__TASK INSTRUCTIONS__. All of the entries below are to be repeated word for word.

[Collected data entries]

* * *

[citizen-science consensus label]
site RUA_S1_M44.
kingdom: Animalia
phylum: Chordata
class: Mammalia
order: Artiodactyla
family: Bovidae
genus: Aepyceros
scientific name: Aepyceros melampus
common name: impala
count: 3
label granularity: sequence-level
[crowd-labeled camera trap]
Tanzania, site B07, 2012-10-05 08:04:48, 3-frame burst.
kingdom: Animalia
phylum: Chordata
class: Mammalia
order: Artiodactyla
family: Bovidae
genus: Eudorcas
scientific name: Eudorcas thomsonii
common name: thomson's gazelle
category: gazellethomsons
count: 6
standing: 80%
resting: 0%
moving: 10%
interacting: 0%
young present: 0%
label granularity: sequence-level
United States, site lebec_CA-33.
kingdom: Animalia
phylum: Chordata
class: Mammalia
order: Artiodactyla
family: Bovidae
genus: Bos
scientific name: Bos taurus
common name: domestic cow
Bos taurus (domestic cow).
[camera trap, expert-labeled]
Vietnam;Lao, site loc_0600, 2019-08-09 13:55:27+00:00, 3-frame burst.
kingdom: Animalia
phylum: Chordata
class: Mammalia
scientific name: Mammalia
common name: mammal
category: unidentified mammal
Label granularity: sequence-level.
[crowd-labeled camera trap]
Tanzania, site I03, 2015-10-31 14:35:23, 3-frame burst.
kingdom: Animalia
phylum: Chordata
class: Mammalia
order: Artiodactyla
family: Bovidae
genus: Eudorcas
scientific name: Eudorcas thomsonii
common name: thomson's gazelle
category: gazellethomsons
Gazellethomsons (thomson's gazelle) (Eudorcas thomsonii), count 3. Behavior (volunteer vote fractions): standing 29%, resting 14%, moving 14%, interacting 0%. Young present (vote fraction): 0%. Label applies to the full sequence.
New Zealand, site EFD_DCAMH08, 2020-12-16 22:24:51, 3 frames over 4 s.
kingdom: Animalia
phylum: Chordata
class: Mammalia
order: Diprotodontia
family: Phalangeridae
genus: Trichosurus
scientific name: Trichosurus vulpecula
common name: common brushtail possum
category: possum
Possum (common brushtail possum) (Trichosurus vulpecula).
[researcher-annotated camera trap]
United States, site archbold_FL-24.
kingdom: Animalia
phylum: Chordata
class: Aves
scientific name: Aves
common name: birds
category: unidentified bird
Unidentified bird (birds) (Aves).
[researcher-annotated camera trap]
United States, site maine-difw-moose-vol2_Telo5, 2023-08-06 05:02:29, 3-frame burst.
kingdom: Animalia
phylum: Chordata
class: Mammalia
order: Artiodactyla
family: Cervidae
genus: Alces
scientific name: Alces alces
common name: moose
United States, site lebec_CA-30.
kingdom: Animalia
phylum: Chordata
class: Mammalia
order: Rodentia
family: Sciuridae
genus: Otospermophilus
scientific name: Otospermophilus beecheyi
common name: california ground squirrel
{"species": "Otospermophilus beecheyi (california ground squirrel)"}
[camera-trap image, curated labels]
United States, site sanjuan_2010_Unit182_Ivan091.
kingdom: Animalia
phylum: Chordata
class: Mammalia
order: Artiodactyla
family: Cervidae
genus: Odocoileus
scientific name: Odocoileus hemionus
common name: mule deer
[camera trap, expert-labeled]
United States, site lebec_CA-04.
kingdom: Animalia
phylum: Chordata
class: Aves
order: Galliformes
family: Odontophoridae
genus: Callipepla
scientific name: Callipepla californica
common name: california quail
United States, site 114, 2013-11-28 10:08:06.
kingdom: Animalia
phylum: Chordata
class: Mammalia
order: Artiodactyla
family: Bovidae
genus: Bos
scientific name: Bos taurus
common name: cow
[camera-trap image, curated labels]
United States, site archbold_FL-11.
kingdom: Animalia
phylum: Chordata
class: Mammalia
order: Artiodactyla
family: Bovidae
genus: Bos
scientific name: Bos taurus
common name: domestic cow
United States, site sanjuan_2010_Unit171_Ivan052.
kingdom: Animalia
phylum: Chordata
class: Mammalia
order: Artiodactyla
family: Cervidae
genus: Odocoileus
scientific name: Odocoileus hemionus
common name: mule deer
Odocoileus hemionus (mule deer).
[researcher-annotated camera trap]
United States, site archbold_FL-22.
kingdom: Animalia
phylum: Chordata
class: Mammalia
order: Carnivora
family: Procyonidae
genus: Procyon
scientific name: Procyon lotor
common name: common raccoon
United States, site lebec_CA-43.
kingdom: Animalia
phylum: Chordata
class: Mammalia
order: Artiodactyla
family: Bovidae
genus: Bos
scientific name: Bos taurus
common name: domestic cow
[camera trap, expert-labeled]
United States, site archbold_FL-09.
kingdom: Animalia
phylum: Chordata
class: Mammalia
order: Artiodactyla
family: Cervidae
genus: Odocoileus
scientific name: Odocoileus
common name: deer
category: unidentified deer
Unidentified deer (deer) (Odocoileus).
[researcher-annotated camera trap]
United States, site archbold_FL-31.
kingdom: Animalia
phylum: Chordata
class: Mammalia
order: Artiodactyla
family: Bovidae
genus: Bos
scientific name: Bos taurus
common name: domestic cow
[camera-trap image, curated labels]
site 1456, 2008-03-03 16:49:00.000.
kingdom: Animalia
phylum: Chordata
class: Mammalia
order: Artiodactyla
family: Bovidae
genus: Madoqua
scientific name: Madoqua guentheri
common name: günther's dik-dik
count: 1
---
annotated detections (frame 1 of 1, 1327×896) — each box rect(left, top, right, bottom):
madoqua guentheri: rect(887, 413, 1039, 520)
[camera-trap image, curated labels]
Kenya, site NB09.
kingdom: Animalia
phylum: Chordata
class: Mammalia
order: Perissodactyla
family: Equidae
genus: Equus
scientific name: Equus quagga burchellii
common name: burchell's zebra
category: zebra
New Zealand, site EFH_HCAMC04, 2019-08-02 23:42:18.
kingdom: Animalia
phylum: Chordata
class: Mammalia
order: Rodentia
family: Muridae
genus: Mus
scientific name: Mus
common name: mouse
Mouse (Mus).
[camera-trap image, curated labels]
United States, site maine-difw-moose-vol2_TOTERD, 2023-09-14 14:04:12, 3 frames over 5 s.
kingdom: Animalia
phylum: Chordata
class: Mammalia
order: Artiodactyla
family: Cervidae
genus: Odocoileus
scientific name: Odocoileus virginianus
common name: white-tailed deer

* * *

__REPLY TO THE TASK__.
[citizen-science consensus label]
site RUA_S1_M44.
kingdom: Animalia
phylum: Chordata
class: Mammalia
order: Artiodactyla
family: Bovidae
genus: Aepyceros
scientific name: Aepyceros melampus
common name: impala
count: 3
label granularity: sequence-level
[crowd-labeled camera trap]
Tanzania, site B07, 2012-10-05 08:04:48, 3-frame burst.
kingdom: Animalia
phylum: Chordata
class: Mammalia
order: Artiodactyla
family: Bovidae
genus: Eudorcas
scientific name: Eudorcas thomsonii
common name: thomson's gazelle
category: gazellethomsons
count: 6
standing: 80%
resting: 0%
moving: 10%
interacting: 0%
young present: 0%
label granularity: sequence-level
United States, site lebec_CA-33.
kingdom: Animalia
phylum: Chordata
class: Mammalia
order: Artiodactyla
family: Bovidae
genus: Bos
scientific name: Bos taurus
common name: domestic cow
Bos taurus (domestic cow).
[camera trap, expert-labeled]
Vietnam;Lao, site loc_0600, 2019-08-09 13:55:27+00:00, 3-frame burst.
kingdom: Animalia
phylum: Chordata
class: Mammalia
scientific name: Mammalia
common name: mammal
category: unidentified mammal
Label granularity: sequence-level.
[crowd-labeled camera trap]
Tanzania, site I03, 2015-10-31 14:35:23, 3-frame burst.
kingdom: Animalia
phylum: Chordata
class: Mammalia
order: Artiodactyla
family: Bovidae
genus: Eudorcas
scientific name: Eudorcas thomsonii
common name: thomson's gazelle
category: gazellethomsons
Gazellethomsons (thomson's gazelle) (Eudorcas thomsonii), count 3. Behavior (volunteer vote fractions): standing 29%, resting 14%, moving 14%, interacting 0%. Young present (vote fraction): 0%. Label applies to the full sequence.
New Zealand, site EFD_DCAMH08, 2020-12-16 22:24:51, 3 frames over 4 s.
kingdom: Animalia
phylum: Chordata
class: Mammalia
order: Diprotodontia
family: Phalangeridae
genus: Trichosurus
scientific name: Trichosurus vulpecula
common name: common brushtail possum
category: possum
Possum (common brushtail possum) (Trichosurus vulpecula).
[researcher-annotated camera trap]
United States, site archbold_FL-24.
kingdom: Animalia
phylum: Chordata
class: Aves
scientific name: Aves
common name: birds
category: unidentified bird
Unidentified bird (birds) (Aves).
[researcher-annotated camera trap]
United States, site maine-difw-moose-vol2_Telo5, 2023-08-06 05:02:29, 3-frame burst.
kingdom: Animalia
phylum: Chordata
class: Mammalia
order: Artiodactyla
family: Cervidae
genus: Alces
scientific name: Alces alces
common name: moose
United States, site lebec_CA-30.
kingdom: Animalia
phylum: Chordata
class: Mammalia
order: Rodentia
family: Sciuridae
genus: Otospermophilus
scientific name: Otospermophilus beecheyi
common name: california ground squirrel
{"species": "Otospermophilus beecheyi (california ground squirrel)"}
[camera-trap image, curated labels]
United States, site sanjuan_2010_Unit182_Ivan091.
kingdom: Animalia
phylum: Chordata
class: Mammalia
order: Artiodactyla
family: Cervidae
genus: Odocoileus
scientific name: Odocoileus hemionus
common name: mule deer
[camera trap, expert-labeled]
United States, site lebec_CA-04.
kingdom: Animalia
phylum: Chordata
class: Aves
order: Galliformes
family: Odontophoridae
genus: Callipepla
scientific name: Callipepla californica
common name: california quail
United States, site 114, 2013-11-28 10:08:06.
kingdom: Animalia
phylum: Chordata
class: Mammalia
order: Artiodactyla
family: Bovidae
genus: Bos
scientific name: Bos taurus
common name: cow
[camera-trap image, curated labels]
United States, site archbold_FL-11.
kingdom: Animalia
phylum: Chordata
class: Mammalia
order: Artiodactyla
family: Bovidae
genus: Bos
scientific name: Bos taurus
common name: domestic cow
United States, site sanjuan_2010_Unit171_Ivan052.
kingdom: Animalia
phylum: Chordata
class: Mammalia
order: Artiodactyla
family: Cervidae
genus: Odocoileus
scientific name: Odocoileus hemionus
common name: mule deer
Odocoileus hemionus (mule deer).
[researcher-annotated camera trap]
United States, site archbold_FL-22.
kingdom: Animalia
phylum: Chordata
class: Mammalia
order: Carnivora
family: Procyonidae
genus: Procyon
scientific name: Procyon lotor
common name: common raccoon
United States, site lebec_CA-43.
kingdom: Animalia
phylum: Chordata
class: Mammalia
order: Artiodactyla
family: Bovidae
genus: Bos
scientific name: Bos taurus
common name: domestic cow
[camera trap, expert-labeled]
United States, site archbold_FL-09.
kingdom: Animalia
phylum: Chordata
class: Mammalia
order: Artiodactyla
family: Cervidae
genus: Odocoileus
scientific name: Odocoileus
common name: deer
category: unidentified deer
Unidentified deer (deer) (Odocoileus).
[researcher-annotated camera trap]
United States, site archbold_FL-31.
kingdom: Animalia
phylum: Chordata
class: Mammalia
order: Artiodactyla
family: Bovidae
genus: Bos
scientific name: Bos taurus
common name: domestic cow
[camera-trap image, curated labels]
site 1456, 2008-03-03 16:49:00.000.
kingdom: Animalia
phylum: Chordata
class: Mammalia
order: Artiodactyla
family: Bovidae
genus: Madoqua
scientific name: Madoqua guentheri
common name: günther's dik-dik
count: 1
---
annotated detections (frame 1 of 1, 1327×896) — each box rect(left, top, right, bottom):
madoqua guentheri: rect(887, 413, 1039, 520)
[camera-trap image, curated labels]
Kenya, site NB09.
kingdom: Animalia
phylum: Chordata
class: Mammalia
order: Perissodactyla
family: Equidae
genus: Equus
scientific name: Equus quagga burchellii
common name: burchell's zebra
category: zebra
New Zealand, site EFH_HCAMC04, 2019-08-02 23:42:18.
kingdom: Animalia
phylum: Chordata
class: Mammalia
order: Rodentia
family: Muridae
genus: Mus
scientific name: Mus
common name: mouse
Mouse (Mus).
[camera-trap image, curated labels]
United States, site maine-difw-moose-vol2_TOTERD, 2023-09-14 14:04:12, 3 frames over 5 s.
kingdom: Animalia
phylum: Chordata
class: Mammalia
order: Artiodactyla
family: Cervidae
genus: Odocoileus
scientific name: Odocoileus virginianus
common name: white-tailed deer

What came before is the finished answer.